Стоило ему попасть в руки матери, и он начинал чувствовать себя таким же беспомощным, как корабль в бурю посреди океана.
Он подумал, что еще недавно возле него было сердце, которое стоило всех других сердец, шпага, которая стоила всех других шпаг.
В его памяти встал во весь рост Бюсси, храбрый Бюсси.
И тогда Франсуа вдруг почувствовал что-то похожее на раскаяние, ведь из-за Монсоро он поссорился с Бюсси. Он хотел задобрить Монсоро, потому что тот знал его тайну, и вот внезапно эта тайна, раскрытием которой ему все время угрожал главный ловчий, стала известна королю, и Монсоро больше не опасен.
Значит, он напрасно обидел Бюсси и, главное, ничего от этого не выиграл, то есть совершил ошибку, а ошибка, как скажет впоследствии один великий политик, хуже преступления. Насколько облегчилось бы его положение, если бы он знал, что Бюсси, Бюсси признательный, а значит, и оставшийся ему верным, неусыпно печется о нем. Непобедимый Бюсси, Бюсси – честное сердце, Бюсси – всеобщий любимец, ибо честное сердце и тяжелая рука завоевывают друзей любому, кто получил первое от бога, а второе от случая.
Бюсси, который о нем печется, – это возможное освобождение, это непременное возмездие.
Но, как мы уже сказали, раненный в сердце Бюсси был сердит на принца и удалился в свой шатер, а узник остался один, обреченный выбирать между высотой почти в пятьдесят футов, которую нужно было преодолеть, чтобы спуститься в ров, и четырьмя миньонами, которых нужно было убить или ранить, чтобы прорваться в коридор.

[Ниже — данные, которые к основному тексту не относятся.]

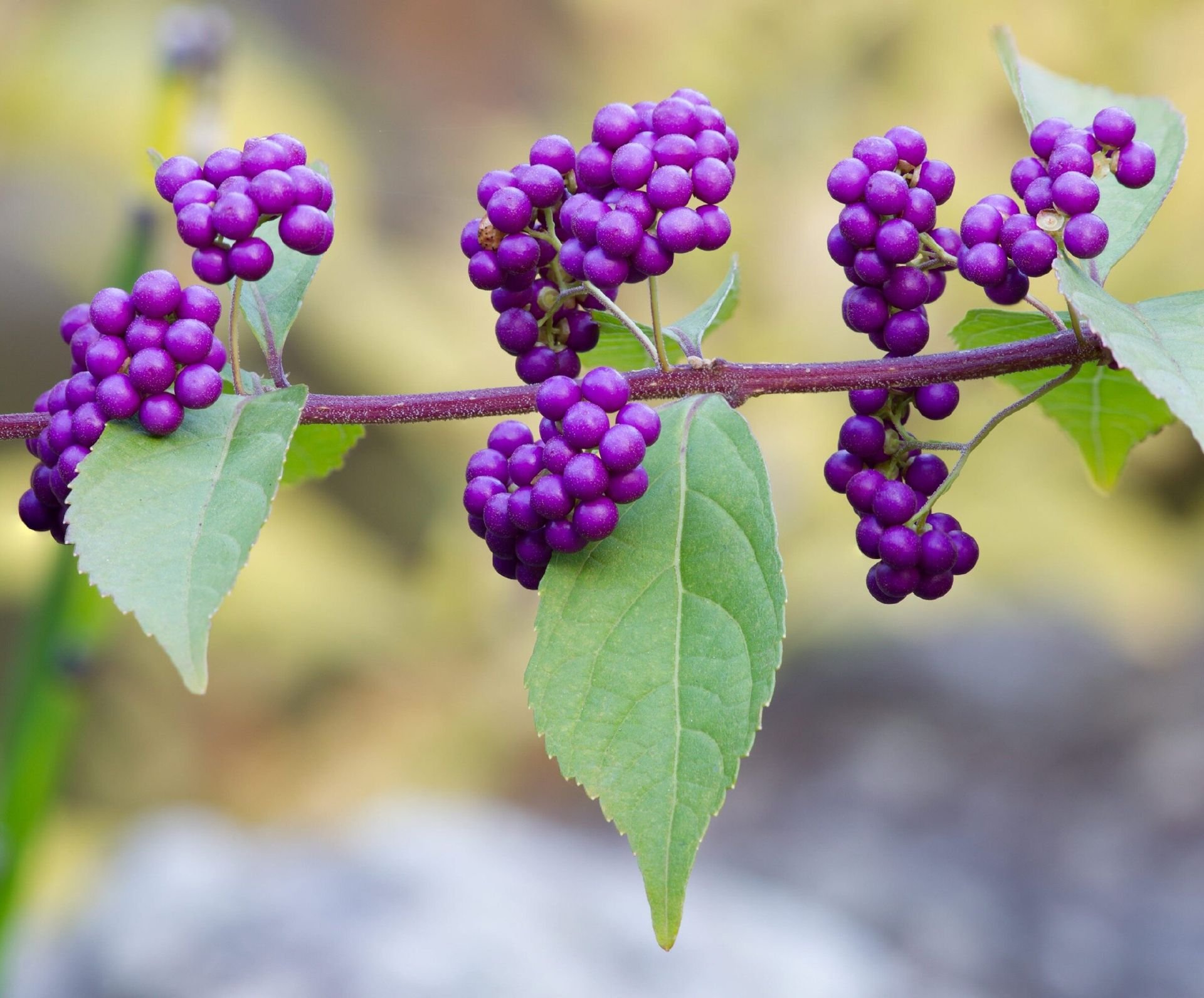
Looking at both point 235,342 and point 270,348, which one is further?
point 270,348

И это еще если не принимать в расчет, что во дворах Лувра было полно швейцарцев и солдат.
Порою принц все же подходил к окну и погружал свой взгляд в ров до самого дна. Но подобная высота могла вызвать головокружение даже у храбреца, а герцог Анжуйский был не из тех, кто не боится головокружений.

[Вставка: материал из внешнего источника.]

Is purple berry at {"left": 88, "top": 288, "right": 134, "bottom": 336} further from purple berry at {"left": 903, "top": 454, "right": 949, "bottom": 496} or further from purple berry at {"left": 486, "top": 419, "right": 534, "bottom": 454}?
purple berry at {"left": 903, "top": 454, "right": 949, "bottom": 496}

К тому же время от времени один из его стражей – Шомберг или Можирон, а то д’Эпернон или Келюс – входил в комнату и, не заботясь о присутствии принца, иногда даже позабыв поклониться, делал обход: открывал двери и окна, рылся в шкафах и сундуках, заглядывал под кровать и под столы и даже проверял, на месте ли занавеси и не разорваны ли простыни на полосы.
Иной раз кто-нибудь из миньонов свешивался за перила балкона и успокаивался, измерив взглядом сорок пять футов высоты.
– Клянусь честью, – сказал Можирон, возвращаясь после очередного обыска, – с меня хватит. Я не желаю больше покидать эту переднюю, чтобы идти с визитом к монсеньору герцогу Анжуйскому: днем нас навещают друзья, а ночью мне противно просыпаться каждые четыре часа.
– Сразу видно, – сказал д’Эпернон, – что мы просто большие дети, что мы всегда были капитанами и ни разу – солдатами: ведь мы не умеем истолковать приказание.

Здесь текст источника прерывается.